The other scary thing? Spice is also untraceable.

Because the drug contains a variety of components whose concentrations can be changed, there is no standard test for it, according to the Orange County, Calif., news outlet.

But the effects are deadly.

"Also called 'K2,' spice can overwhelm brain circuitry, possibly leading to psychosis, kidney injury, high body temperature, heart attack or, as in Connor's case, death," the Pilot reports.

It's unclear whether Connor stopped breathing or his heart stopped after taking spice, but his brain began to swell and he fell into a coma. He had no other drugs in his system — and only a packet of spice in his pocket to alert doctors at Hoag Hospital in Newport Beach, where he passed away.
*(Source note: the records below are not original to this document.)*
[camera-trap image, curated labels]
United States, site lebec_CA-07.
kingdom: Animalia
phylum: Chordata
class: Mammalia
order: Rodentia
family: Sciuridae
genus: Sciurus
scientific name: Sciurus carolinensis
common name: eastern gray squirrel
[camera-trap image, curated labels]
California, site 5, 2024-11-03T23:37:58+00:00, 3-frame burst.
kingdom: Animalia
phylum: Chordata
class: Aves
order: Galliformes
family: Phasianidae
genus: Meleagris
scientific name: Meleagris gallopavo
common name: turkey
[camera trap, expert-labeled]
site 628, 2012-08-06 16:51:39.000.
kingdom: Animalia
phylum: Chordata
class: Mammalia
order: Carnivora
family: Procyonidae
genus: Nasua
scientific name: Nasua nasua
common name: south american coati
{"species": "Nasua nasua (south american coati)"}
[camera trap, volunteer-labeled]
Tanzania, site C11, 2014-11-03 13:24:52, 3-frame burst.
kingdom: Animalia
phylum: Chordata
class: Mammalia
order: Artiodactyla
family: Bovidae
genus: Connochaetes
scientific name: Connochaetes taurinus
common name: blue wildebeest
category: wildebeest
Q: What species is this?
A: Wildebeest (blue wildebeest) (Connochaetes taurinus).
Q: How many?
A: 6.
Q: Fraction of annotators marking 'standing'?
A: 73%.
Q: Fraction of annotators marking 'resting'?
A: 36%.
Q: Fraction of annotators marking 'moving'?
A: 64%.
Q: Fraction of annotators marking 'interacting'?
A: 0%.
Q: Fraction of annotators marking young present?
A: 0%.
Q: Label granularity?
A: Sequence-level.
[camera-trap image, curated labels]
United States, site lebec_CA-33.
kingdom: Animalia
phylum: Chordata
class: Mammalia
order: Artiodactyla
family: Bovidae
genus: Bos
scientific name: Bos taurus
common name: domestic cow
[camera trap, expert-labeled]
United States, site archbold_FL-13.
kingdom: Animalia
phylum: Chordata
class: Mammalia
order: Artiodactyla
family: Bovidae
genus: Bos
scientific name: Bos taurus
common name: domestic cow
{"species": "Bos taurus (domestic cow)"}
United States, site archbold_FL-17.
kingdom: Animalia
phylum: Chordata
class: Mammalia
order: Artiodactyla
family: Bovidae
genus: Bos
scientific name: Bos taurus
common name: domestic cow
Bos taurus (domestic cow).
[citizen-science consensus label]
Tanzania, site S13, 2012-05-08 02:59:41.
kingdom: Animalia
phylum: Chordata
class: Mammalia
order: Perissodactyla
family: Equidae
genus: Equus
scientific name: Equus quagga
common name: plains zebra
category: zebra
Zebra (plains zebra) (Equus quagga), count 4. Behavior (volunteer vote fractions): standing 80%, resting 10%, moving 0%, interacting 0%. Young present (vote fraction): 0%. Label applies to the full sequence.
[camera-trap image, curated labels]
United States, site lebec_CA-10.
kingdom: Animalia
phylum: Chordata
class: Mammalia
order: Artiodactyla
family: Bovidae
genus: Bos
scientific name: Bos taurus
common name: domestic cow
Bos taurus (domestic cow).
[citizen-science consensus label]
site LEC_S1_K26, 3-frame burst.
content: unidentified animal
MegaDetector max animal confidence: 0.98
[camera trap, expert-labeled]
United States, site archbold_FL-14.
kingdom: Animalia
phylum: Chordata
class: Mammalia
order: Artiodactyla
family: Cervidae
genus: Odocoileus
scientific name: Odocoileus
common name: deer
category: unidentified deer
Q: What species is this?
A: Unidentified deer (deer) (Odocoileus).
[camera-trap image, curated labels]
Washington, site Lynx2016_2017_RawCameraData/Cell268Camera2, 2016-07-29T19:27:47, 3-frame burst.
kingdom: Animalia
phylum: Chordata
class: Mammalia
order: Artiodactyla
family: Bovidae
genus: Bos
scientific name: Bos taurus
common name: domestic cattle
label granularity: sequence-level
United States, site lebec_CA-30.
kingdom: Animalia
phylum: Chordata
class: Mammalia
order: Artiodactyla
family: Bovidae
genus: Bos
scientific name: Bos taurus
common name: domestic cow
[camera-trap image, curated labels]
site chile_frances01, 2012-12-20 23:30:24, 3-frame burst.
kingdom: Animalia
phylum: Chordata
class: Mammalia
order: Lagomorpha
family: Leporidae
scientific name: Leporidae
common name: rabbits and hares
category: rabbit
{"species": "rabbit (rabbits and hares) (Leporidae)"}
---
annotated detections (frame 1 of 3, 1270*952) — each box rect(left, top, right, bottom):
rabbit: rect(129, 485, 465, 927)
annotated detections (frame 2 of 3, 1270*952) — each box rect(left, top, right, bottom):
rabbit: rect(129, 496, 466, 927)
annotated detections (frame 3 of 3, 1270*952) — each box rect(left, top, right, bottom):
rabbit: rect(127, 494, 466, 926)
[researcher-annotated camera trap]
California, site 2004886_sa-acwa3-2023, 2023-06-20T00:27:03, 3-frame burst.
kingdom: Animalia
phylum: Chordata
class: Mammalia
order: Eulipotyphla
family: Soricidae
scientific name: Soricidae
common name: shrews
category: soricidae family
Veronica and Devin Eckhardt, Connor's adoptive parents, told the Daily Pilot that Connor had a "propensity toward addiction," which grew stronger once he turned 18 and went in search of his birth mother, who reportedly had not remained sober during her pregnancy with Connor.

The Eckhardts, who also have two other adopted children, donated Connor's organs and set up a Facebook page to commemorate Connor and to spotlight the dangers of spice.

"We can't let CJ's death repeat itself," Connor's friend Emily Quezada, who met him at a drug recovery program, said at his memorial service. "We can't let CJ die in vain."